VELEZ-MITCHELL: Dana Swickle, I think there might be a confusion here about how you are allowed to be able to -- because we heard other supporters of this young woman who are saying it`s a free country. She can say anything that comes out of her mouth. Is that true? If a cop pulls you over, are you allowed to scream anything you want, or does that put you in a position of getting tackled to the ground?

SWICKLE: You know, I`m sure anyone can scream whatever they want. Does it make it smart? Absolutely not. I mean, look, we all know that the police officers are the...
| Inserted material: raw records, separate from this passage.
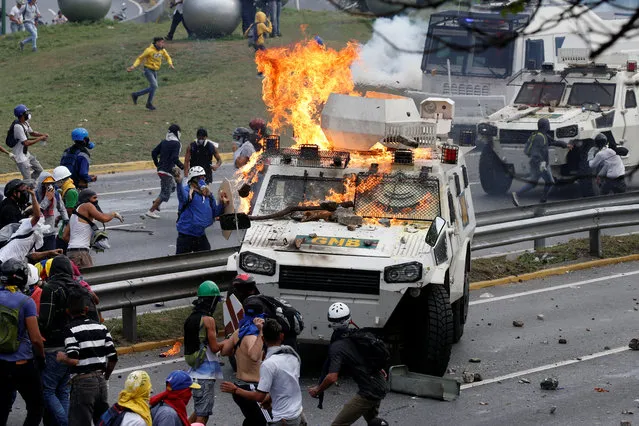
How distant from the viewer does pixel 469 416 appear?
429 inches

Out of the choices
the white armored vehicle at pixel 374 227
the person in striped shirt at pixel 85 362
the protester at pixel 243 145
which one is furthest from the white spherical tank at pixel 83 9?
the person in striped shirt at pixel 85 362

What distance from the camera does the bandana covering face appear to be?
307 inches

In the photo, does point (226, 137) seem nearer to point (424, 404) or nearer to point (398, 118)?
point (398, 118)

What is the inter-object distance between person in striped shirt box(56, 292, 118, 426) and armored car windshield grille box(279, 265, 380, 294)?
2.52 meters

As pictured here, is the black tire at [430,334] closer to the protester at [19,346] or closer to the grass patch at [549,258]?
the protester at [19,346]

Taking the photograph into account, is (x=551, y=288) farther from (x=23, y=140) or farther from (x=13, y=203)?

VELEZ-MITCHELL: No, excuse me. I guess -- I guess what I`m saying is, is talking back to an officer, as opposed to, let`s say, pushing him or doing something physical, which would clearly be resisting arrest, is talking back to an officer and going like this considered resisting arrest under the law?
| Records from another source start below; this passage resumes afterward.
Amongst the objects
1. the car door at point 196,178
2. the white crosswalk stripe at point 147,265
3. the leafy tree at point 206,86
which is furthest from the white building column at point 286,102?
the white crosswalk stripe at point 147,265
SWICKLE: Well, it could be resisting arrest without violence, absolutely. There are two different types of resisting arrest. There`s resisting arrest with violence, and then there`s resisting arrest with violence. And like I said, this I believe, was an escalation of events.

You know, if she would have put her hands behind her back when he said that he was going to arrest her, probably none of this was going to happen. But she didn`t. She put her finger in his face. She then was refusing to be arrested. And obviously, the cop at this particular point lost, you know, whatever it was that he was doing, felt that he was threatened enough to have to throw her down on the ground.


SWICKLE: Exactly what Jon said. We don`t know what the audio is going to say, so that`s what we need to hear.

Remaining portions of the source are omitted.